_Task statement_:
In the records below, find the line that contains "this 800×408 image.". Retype that line and all the lines after it through the end, leaving out the pictures.

(Data entries)
______

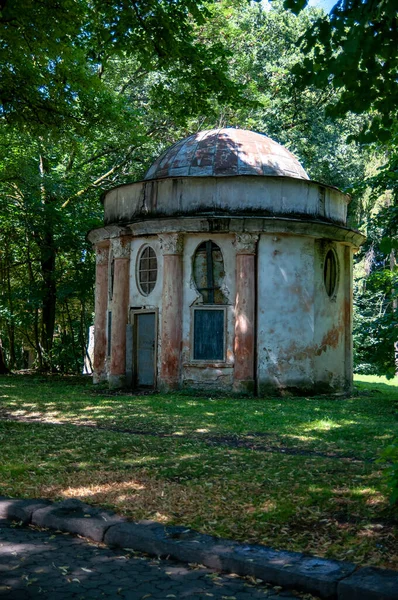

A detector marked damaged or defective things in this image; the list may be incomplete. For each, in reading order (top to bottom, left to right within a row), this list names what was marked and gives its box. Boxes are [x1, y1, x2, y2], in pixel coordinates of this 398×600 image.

rusty metal dome [145, 128, 310, 180]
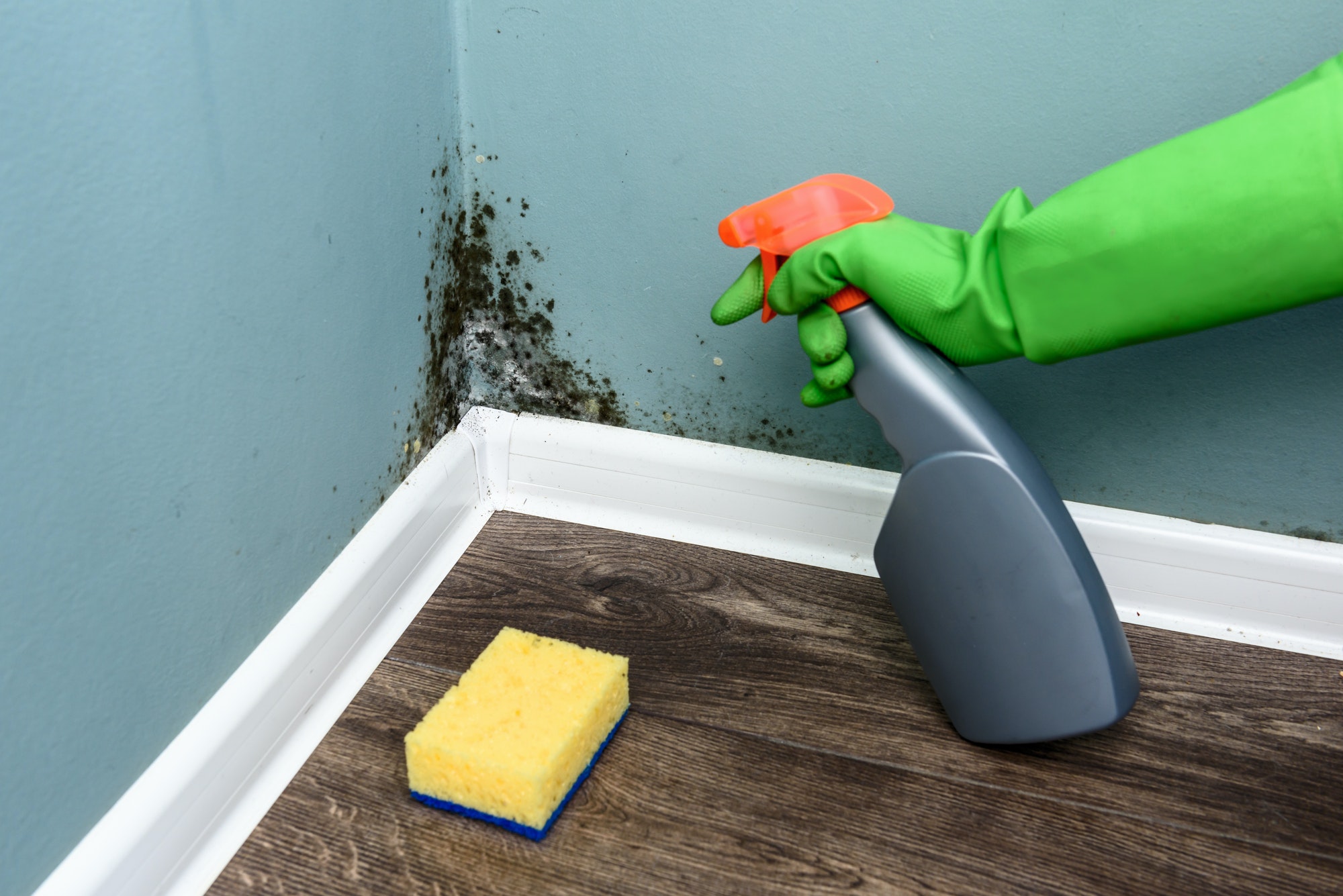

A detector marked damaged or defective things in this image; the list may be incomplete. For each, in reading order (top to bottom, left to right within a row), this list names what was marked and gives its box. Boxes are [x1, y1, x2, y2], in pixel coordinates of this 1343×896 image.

peeling paint on wall [398, 145, 629, 475]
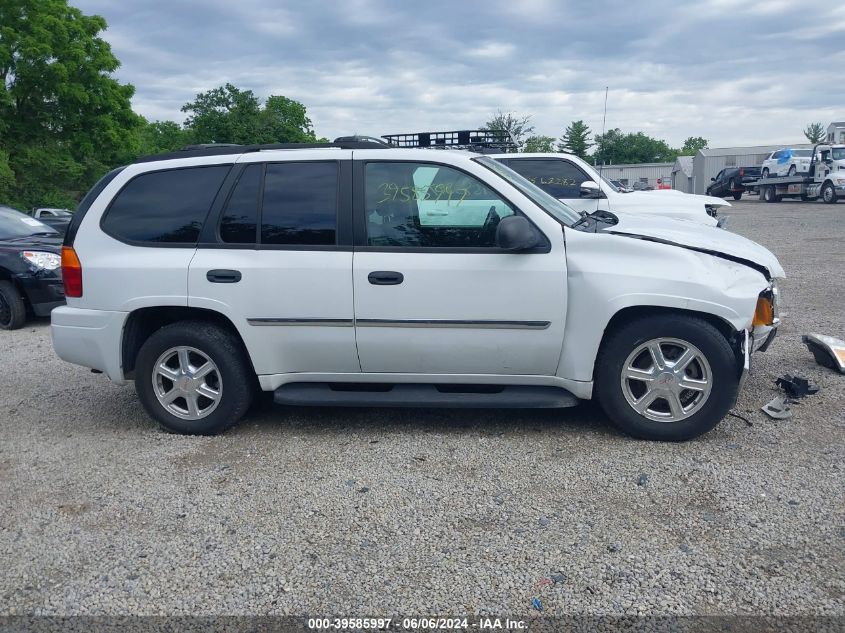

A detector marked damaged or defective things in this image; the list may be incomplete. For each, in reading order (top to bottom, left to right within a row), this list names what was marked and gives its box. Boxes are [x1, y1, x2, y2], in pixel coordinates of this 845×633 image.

crumpled hood [628, 189, 732, 209]
crumpled hood [604, 215, 788, 278]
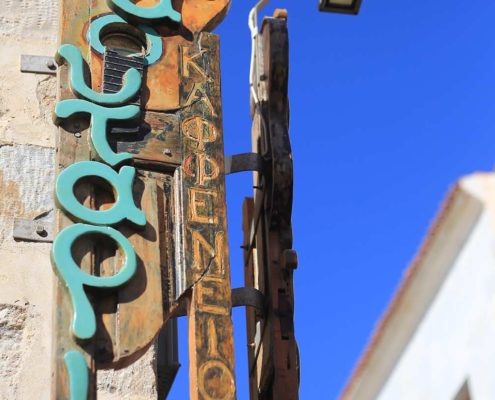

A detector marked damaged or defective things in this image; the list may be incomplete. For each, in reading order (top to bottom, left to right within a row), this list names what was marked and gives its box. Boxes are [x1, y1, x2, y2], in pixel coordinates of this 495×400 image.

rusty metal bracket [20, 54, 57, 75]
rusty metal bracket [225, 152, 264, 174]
rusty metal bracket [12, 211, 53, 242]
rusty metal bracket [174, 286, 268, 318]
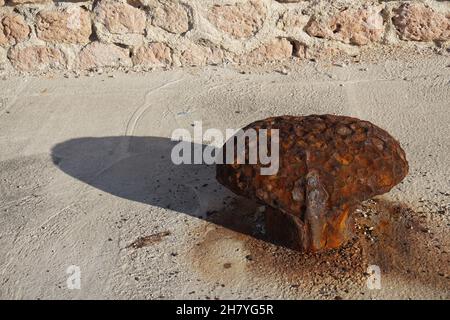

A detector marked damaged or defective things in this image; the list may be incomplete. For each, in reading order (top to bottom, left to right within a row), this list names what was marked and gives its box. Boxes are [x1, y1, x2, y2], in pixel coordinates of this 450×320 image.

cracked concrete surface [0, 55, 448, 300]
rusty bolt [216, 114, 410, 251]
pitted rust texture [216, 115, 410, 252]
rusty metal object [216, 115, 410, 252]
corroded metal surface [216, 115, 410, 252]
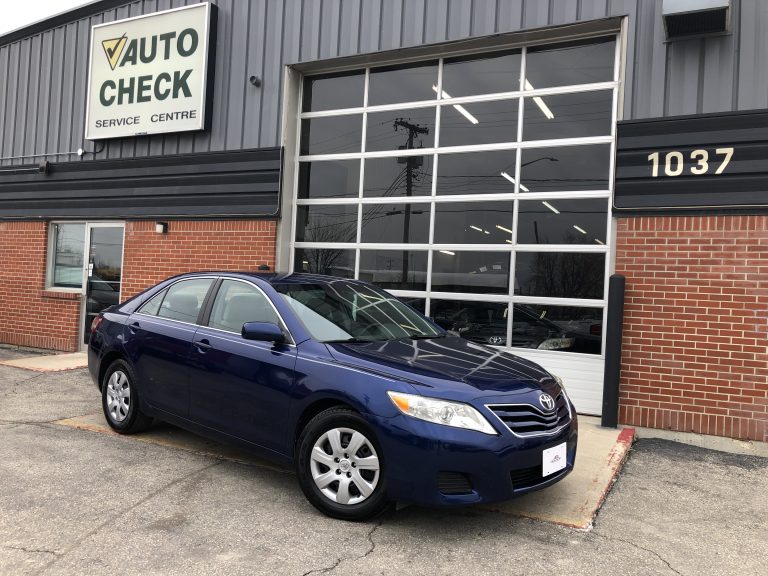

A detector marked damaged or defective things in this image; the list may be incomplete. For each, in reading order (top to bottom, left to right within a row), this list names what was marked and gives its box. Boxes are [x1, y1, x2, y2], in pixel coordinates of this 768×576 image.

crack in pavement [35, 456, 224, 572]
crack in pavement [2, 544, 61, 560]
crack in pavement [300, 516, 384, 576]
crack in pavement [592, 532, 684, 572]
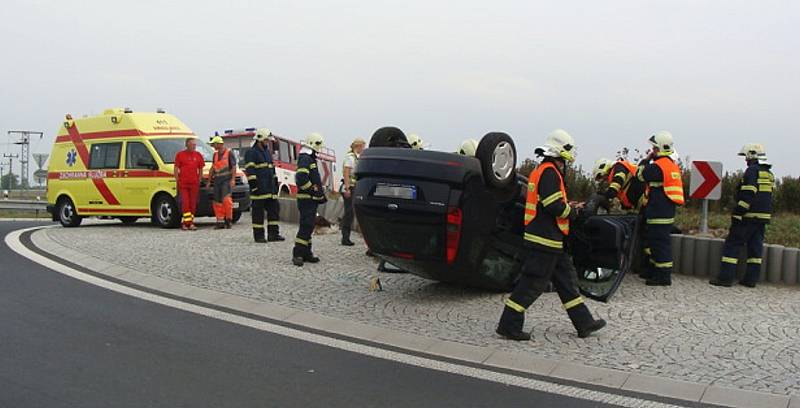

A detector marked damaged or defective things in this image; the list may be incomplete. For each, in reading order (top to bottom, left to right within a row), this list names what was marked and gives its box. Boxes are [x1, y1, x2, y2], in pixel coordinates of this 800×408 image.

overturned car [354, 127, 640, 302]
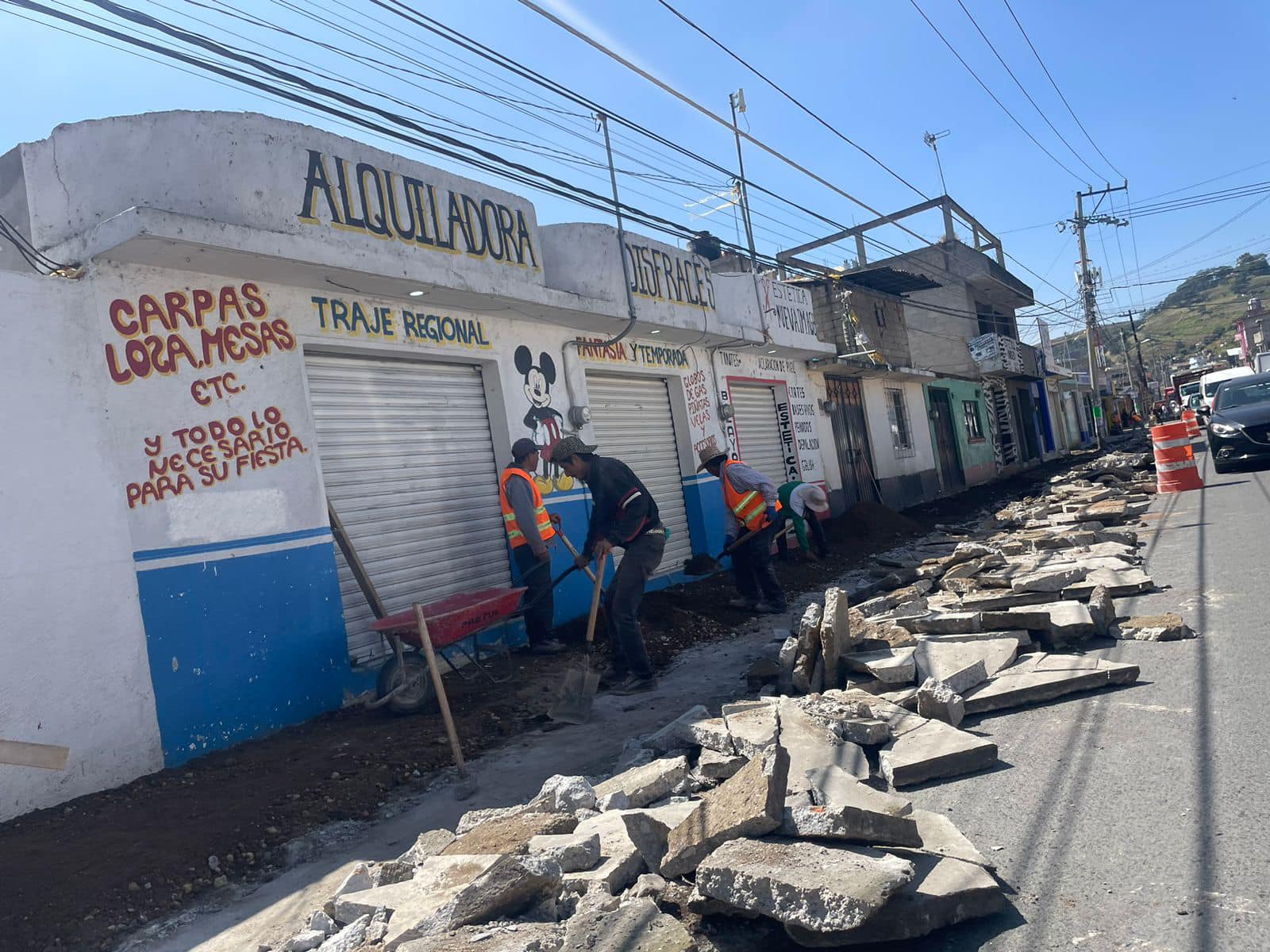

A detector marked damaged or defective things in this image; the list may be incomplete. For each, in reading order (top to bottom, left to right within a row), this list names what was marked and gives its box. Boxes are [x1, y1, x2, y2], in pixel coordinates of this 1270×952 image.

broken concrete slab [1082, 586, 1112, 637]
broken concrete slab [1118, 614, 1194, 644]
broken concrete slab [843, 650, 914, 685]
broken concrete slab [914, 680, 960, 726]
broken concrete slab [919, 637, 1016, 690]
broken concrete slab [960, 654, 1143, 711]
broken concrete slab [591, 756, 691, 807]
broken concrete slab [701, 751, 746, 781]
broken concrete slab [721, 701, 777, 762]
broken concrete slab [772, 695, 873, 792]
broken concrete slab [437, 812, 576, 858]
broken concrete slab [528, 832, 602, 873]
broken concrete slab [660, 746, 787, 878]
broken concrete slab [559, 898, 691, 949]
broken concrete slab [695, 838, 914, 934]
broken concrete slab [777, 847, 1006, 949]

______

_Task output_:
A detector marked damaged or defective things in this image; the list may be incomplete. For each, in reading order (top to bottom, left to right within a row), this list names what was marked and gives its box. Boxes are [x1, y1, x2, y2], in pixel coordinates of this 800×408 image.

overturned car [354, 127, 640, 302]

A detector marked damaged or defective things in this image; the list may be incomplete. For each, in reading order (top to bottom, left to right within a row), this list names what was marked and gives its box. Boxes are [x1, y1, x2, y2], in pixel coordinates of this 1270×952 image.

broken concrete slab [1082, 586, 1112, 637]
broken concrete slab [1118, 614, 1194, 644]
broken concrete slab [843, 650, 914, 685]
broken concrete slab [914, 680, 960, 726]
broken concrete slab [919, 637, 1016, 690]
broken concrete slab [960, 654, 1143, 711]
broken concrete slab [591, 756, 691, 807]
broken concrete slab [701, 751, 746, 781]
broken concrete slab [721, 701, 777, 762]
broken concrete slab [772, 695, 873, 792]
broken concrete slab [437, 812, 576, 858]
broken concrete slab [528, 832, 602, 873]
broken concrete slab [660, 746, 787, 878]
broken concrete slab [559, 898, 691, 949]
broken concrete slab [695, 838, 914, 934]
broken concrete slab [777, 847, 1006, 949]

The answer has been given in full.